Bada Michael, Vasilevsky Nicole, Baumgartner William A, Haendel Melissa, Hunter Lawrence E
School of Medicine, Department of Pharmacology, University of Colorado Anschutz Medical Campus, 12801 E. 17th Ave., P.O. Box 6511, MS 8303, Aurora, CO 80045-0511, USA.
Ontology Development Group, Library, Oregon Health & Science University, 318 SW Sam Jackson, Park Road, Portland, OR 97239, USA.
Database (Oxford). 2017 Jan 1;2017. doi: 10.1093/database/bax087.

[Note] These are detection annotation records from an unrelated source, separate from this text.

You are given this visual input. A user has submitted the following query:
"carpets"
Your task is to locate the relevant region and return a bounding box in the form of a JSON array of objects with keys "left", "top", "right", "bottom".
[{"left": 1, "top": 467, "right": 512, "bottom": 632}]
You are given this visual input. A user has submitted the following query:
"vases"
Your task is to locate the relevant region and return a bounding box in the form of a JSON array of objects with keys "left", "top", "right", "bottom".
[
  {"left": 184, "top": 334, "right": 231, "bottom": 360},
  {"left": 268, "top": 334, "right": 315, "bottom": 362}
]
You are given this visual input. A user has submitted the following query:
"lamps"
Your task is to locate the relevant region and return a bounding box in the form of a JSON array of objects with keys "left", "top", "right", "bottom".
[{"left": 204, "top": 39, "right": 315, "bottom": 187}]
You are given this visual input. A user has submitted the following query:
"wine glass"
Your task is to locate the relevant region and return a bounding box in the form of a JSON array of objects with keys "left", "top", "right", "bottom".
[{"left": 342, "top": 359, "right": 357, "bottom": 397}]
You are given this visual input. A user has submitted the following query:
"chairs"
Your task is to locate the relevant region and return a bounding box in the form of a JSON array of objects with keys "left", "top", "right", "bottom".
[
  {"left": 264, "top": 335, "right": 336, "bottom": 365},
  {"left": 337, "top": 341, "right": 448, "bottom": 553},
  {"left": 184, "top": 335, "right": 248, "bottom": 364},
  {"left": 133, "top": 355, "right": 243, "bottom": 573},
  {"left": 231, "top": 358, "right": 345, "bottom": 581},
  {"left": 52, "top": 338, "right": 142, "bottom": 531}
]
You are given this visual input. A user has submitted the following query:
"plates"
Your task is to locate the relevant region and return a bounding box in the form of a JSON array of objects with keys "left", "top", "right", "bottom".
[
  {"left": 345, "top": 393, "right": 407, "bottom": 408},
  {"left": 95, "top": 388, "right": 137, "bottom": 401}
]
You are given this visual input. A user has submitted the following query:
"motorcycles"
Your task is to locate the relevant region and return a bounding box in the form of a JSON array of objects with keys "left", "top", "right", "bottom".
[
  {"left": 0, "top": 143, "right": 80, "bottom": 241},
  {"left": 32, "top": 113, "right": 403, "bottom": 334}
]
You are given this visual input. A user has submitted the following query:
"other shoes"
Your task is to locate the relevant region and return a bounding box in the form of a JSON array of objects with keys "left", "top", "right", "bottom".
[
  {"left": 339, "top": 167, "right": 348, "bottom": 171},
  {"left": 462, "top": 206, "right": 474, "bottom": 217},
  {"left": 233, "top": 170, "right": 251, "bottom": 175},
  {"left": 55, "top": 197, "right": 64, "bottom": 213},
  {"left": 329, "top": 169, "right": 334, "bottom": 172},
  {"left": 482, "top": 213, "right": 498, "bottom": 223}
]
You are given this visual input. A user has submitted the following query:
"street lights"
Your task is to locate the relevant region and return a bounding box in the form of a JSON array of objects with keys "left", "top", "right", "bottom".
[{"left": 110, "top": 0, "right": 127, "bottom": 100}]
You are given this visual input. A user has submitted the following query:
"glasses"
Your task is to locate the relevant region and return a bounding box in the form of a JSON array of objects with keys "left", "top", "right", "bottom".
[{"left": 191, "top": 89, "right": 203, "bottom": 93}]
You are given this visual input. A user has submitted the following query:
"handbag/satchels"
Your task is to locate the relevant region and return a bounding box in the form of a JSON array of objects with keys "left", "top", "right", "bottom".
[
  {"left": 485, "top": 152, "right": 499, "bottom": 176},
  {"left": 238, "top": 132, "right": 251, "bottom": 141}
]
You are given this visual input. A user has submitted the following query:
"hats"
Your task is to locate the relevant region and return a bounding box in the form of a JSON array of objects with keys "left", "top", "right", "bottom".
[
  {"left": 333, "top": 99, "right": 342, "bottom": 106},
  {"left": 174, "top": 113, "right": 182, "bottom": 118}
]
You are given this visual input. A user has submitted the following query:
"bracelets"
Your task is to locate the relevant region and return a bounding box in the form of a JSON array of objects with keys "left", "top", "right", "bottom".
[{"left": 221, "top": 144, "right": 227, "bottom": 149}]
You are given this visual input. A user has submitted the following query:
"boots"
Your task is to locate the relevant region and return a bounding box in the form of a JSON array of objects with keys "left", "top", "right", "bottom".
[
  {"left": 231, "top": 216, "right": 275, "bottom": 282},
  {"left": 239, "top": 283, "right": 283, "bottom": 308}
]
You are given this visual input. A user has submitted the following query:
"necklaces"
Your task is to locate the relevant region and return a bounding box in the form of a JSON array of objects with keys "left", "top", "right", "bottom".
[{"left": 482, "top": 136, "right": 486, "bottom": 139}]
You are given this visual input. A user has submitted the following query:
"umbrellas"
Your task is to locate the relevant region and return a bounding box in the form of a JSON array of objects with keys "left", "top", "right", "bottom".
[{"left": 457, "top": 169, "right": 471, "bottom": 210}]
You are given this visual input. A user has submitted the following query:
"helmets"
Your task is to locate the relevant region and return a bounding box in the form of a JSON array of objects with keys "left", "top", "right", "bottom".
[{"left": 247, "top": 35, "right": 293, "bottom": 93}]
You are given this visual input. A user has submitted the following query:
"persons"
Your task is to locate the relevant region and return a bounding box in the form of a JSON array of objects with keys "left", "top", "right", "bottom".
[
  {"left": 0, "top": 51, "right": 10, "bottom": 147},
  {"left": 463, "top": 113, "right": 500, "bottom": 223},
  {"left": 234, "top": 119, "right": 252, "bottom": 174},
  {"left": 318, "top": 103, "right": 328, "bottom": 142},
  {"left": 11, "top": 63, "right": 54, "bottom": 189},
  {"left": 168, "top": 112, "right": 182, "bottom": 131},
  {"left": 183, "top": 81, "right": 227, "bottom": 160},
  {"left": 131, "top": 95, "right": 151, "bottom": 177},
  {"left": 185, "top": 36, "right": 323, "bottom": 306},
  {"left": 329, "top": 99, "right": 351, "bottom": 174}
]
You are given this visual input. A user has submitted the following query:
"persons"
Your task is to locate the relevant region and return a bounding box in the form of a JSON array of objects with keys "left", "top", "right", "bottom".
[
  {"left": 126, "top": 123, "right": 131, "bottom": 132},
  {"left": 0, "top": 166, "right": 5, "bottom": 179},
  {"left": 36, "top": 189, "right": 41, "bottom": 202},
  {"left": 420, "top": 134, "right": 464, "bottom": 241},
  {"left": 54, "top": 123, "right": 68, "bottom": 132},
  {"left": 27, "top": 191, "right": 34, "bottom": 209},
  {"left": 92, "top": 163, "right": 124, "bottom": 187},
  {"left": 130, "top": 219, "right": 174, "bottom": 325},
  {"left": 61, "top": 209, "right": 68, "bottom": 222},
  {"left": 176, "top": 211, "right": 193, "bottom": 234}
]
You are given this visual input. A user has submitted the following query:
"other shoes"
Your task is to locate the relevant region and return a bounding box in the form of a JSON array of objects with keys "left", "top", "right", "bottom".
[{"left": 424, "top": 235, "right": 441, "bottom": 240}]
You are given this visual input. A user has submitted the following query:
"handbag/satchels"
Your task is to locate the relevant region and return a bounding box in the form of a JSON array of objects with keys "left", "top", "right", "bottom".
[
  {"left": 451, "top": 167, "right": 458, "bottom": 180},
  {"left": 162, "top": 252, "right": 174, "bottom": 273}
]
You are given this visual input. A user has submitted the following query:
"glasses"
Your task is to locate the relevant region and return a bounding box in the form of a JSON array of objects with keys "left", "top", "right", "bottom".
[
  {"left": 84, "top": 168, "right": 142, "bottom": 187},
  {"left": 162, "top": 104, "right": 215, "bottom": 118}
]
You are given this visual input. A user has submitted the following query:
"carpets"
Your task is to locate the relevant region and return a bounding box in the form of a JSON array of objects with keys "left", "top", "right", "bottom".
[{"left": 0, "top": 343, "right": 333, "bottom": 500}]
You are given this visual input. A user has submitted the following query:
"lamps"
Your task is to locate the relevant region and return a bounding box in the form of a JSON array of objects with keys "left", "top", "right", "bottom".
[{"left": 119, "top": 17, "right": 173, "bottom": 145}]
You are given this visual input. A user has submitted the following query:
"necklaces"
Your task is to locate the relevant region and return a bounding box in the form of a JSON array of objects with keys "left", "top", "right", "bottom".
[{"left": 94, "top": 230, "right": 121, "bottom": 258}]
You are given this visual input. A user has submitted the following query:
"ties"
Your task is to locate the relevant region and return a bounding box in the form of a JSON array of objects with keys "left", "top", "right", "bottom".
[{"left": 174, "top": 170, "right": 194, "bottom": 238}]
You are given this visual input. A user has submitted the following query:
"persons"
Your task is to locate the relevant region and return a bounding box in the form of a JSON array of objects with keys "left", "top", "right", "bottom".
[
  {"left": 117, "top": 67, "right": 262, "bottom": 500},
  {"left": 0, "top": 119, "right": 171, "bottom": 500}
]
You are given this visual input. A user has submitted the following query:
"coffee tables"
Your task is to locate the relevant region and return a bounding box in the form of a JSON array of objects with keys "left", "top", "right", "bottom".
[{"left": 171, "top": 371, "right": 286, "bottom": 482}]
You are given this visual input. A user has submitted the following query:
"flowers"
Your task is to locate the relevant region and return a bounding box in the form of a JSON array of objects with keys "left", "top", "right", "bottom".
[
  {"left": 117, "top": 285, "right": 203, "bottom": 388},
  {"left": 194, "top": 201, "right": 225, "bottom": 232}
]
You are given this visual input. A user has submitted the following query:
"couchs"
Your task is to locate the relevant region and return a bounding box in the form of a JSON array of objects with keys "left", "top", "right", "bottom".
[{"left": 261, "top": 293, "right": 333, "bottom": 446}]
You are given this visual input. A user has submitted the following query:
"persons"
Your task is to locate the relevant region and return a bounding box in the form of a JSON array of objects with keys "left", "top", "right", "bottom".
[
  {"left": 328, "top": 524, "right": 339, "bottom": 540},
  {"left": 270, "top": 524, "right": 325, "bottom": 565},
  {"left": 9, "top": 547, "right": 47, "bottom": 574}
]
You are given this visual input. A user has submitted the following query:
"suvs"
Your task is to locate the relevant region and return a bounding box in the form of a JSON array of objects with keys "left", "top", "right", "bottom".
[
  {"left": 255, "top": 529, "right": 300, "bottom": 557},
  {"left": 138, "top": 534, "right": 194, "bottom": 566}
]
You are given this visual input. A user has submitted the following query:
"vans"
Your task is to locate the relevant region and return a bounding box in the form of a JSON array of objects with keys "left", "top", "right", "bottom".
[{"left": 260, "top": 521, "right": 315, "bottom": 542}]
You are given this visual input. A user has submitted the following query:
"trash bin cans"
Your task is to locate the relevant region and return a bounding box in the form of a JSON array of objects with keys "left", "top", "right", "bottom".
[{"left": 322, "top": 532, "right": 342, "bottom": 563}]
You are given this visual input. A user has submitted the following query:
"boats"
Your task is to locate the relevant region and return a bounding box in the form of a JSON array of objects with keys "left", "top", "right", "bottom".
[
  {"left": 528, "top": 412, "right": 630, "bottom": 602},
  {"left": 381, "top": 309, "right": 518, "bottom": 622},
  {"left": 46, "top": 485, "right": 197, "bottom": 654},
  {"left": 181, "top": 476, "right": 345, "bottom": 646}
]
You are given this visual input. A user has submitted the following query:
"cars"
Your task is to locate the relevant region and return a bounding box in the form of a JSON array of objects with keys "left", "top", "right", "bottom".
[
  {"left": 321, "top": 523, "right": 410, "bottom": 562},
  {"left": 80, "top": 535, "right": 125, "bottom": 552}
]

Gold-standard annotated corpora have become important resources for the training and testing of natural-language-processing (NLP) systems designed to support biocuration efforts, and ontologies are increasingly used to facilitate curational consistency and semantic integration across disparate resources. Bringing together the respective power of these, the Colorado Richly Annotated Full-Text (CRAFT) Corpus, a collection of full-length, open-access biomedical journal articles with extensive manually created syntactic, formatting and semantic markup, was previously created and released. This initial public release has already been used in multiple projects to drive development of systems focused on a variety of biocuration, search, visualization, and semantic and syntactic NLP tasks. Building on its demonstrated utility, we have expanded the CRAFT Corpus with a large set of manually created semantic annotations relying on Uberon, an ontology representing anatomical entities and life-cycle stages of multicellular organisms across species as well as types of multicellular organisms defined in terms of life-cycle stage and sexual characteristics. This newly created set of annotations, which has been added for v2.1 of the corpus, is by far the largest publicly available collection of gold-standard anatomical markup and is the first large-scale effort at manual markup of biomedical text relying on the entirety of an anatomical terminology, as opposed to annotation with a small number of high-level anatomical categories, as performed in previous corpora. In addition to presenting and discussing this newly available resource, we apply it to provide a performance baseline for the automatic annotation of anatomical concepts in biomedical text using a prominent concept recognition system. The full corpus, released with a CC BY 3.0 license, may be downloaded from http://bionlp-corpora.sourceforge.net/CRAFT/index.shtml. Database URL: http://bionlp-corpora.sourceforge.net/CRAFT/index.shtml.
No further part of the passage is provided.